Caro Alessandro, quando sei nato tu, il 20 di settembre, è successa una magia: il giorno non è finito, ed è durato 48 ore invece di 24, e alla fine eravamo tremendamente stanchi e al tempo stesso felici come non lo eravamo mai stati prima.
Sei nato nei giorni più belli dell’anno, quelli in cui il sole riscalda il giorno senza bruciarlo e in cui la sera il fresco ci permette di riposare e dormire bene. Nei giorni in cui l’aria profuma di mosto e in cui il sole indugia ancora nel cielo fin verso l’ora di cena. Quei giorni che da ragazzo non apprezzerai, perché magari sarai appena rientrato a scuola, ma che quando avrai la mia età ti si attaccheranno addosso con una sottile nostalgia per tutto l’inverno, fino alla primavera.

Appena sei nato, hai provato subito a farmi un piccolo dispetto, ma io non me la sono presa. Non posso giurarti che sarà sempre così, ma posso prometterti che ce la metterò tutta per capirti. Sei al mondo da appena una settimana, eppure i tuoi effetti benefici su di me e su tutta la famiglia sono già evidenti. I nonni, le nonne e le bisnonne sembrano ringiovanite di diversi anni; lo zio ha passato un esame importante il giorno dopo la tua nascita; io e la tua mamma abbiamo una sopportazione della fatica e della privazione del sonno che non avremmo mai neanche lontanamente sospettato.

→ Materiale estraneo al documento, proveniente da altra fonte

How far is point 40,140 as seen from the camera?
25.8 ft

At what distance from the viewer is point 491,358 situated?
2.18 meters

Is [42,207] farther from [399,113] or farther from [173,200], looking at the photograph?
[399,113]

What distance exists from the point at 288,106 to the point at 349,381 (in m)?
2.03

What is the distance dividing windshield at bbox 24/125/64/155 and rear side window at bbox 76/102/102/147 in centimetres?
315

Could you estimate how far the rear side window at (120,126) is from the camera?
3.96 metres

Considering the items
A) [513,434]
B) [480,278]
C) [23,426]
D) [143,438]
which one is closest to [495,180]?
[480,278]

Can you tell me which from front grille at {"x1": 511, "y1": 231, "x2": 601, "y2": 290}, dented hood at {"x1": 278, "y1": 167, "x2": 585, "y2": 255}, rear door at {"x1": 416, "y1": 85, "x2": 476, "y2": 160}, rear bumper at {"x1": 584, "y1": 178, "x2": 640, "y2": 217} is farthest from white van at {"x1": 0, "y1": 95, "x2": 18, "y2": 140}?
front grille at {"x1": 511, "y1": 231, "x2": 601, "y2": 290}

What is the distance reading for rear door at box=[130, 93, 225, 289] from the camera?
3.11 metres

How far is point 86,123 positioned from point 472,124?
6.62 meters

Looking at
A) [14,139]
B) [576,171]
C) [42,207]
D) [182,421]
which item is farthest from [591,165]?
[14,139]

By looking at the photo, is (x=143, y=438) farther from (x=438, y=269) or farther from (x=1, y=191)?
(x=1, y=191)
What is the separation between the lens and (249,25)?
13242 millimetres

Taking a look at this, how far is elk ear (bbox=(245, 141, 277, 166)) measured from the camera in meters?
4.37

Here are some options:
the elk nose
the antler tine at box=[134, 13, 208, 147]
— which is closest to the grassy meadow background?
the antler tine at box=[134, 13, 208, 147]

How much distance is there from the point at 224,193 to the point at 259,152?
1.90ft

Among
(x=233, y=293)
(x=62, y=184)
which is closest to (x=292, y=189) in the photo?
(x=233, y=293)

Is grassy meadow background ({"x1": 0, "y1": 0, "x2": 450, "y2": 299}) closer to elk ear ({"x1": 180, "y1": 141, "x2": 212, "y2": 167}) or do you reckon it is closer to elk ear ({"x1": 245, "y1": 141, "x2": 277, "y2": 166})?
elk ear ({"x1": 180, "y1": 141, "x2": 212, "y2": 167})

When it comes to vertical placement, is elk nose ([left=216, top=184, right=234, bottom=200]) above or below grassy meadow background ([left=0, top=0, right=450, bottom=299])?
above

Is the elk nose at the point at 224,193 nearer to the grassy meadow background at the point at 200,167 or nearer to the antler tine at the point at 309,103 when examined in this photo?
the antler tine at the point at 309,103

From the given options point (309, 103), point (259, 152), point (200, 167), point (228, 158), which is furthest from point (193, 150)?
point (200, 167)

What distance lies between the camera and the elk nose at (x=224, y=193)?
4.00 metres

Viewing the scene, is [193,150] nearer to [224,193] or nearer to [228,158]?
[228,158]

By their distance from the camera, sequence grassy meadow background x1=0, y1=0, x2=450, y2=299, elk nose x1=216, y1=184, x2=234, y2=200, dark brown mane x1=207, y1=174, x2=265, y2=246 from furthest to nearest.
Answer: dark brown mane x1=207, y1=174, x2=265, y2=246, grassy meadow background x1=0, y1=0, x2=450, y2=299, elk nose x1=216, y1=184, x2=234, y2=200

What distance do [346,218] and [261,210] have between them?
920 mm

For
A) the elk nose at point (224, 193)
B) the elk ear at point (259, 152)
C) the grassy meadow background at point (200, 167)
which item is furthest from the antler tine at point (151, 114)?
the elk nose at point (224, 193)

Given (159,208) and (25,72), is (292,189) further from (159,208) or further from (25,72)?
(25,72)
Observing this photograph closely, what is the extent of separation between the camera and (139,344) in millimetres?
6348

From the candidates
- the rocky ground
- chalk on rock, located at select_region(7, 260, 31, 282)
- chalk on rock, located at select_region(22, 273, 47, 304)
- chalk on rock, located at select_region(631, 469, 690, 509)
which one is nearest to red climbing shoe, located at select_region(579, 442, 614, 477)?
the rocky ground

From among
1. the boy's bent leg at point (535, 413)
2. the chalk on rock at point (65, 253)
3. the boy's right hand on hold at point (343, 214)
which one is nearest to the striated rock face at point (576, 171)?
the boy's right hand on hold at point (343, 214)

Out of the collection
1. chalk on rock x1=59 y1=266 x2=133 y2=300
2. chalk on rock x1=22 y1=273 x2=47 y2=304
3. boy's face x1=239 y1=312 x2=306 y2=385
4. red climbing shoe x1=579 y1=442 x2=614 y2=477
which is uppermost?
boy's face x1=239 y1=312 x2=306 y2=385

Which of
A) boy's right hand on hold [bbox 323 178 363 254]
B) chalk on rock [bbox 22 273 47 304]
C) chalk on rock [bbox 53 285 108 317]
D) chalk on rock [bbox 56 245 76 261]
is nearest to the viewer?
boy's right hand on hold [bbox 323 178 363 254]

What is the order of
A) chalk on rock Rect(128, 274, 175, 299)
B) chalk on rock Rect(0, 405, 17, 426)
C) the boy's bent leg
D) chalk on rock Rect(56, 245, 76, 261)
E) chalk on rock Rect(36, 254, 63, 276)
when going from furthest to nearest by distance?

I tuoi primi sorrisi mi fanno affiorare agli occhi lacrime di gioia, che non provo nemmeno a reprimere. Quei sorrisi che – si diceva una volta – i neonati fanno “perché vedono gli angeli.” Che uno ci creda o meno, è una bella immagine. Ci ha fatto gli auguri tanta di quella gente che mi ha fatto pensare che tu fossi una celebrità ancor prima di nascere, e forse lo sei davvero. In ogni caso, sei l’emozione più grande che la vita mi abbia mai regalato.

Ha ragione la mamma: tu sei un miracolo. E a me non resta che arrendermi a te e darti il benvenuto. è bellissimo, proprio come lo immaginavo.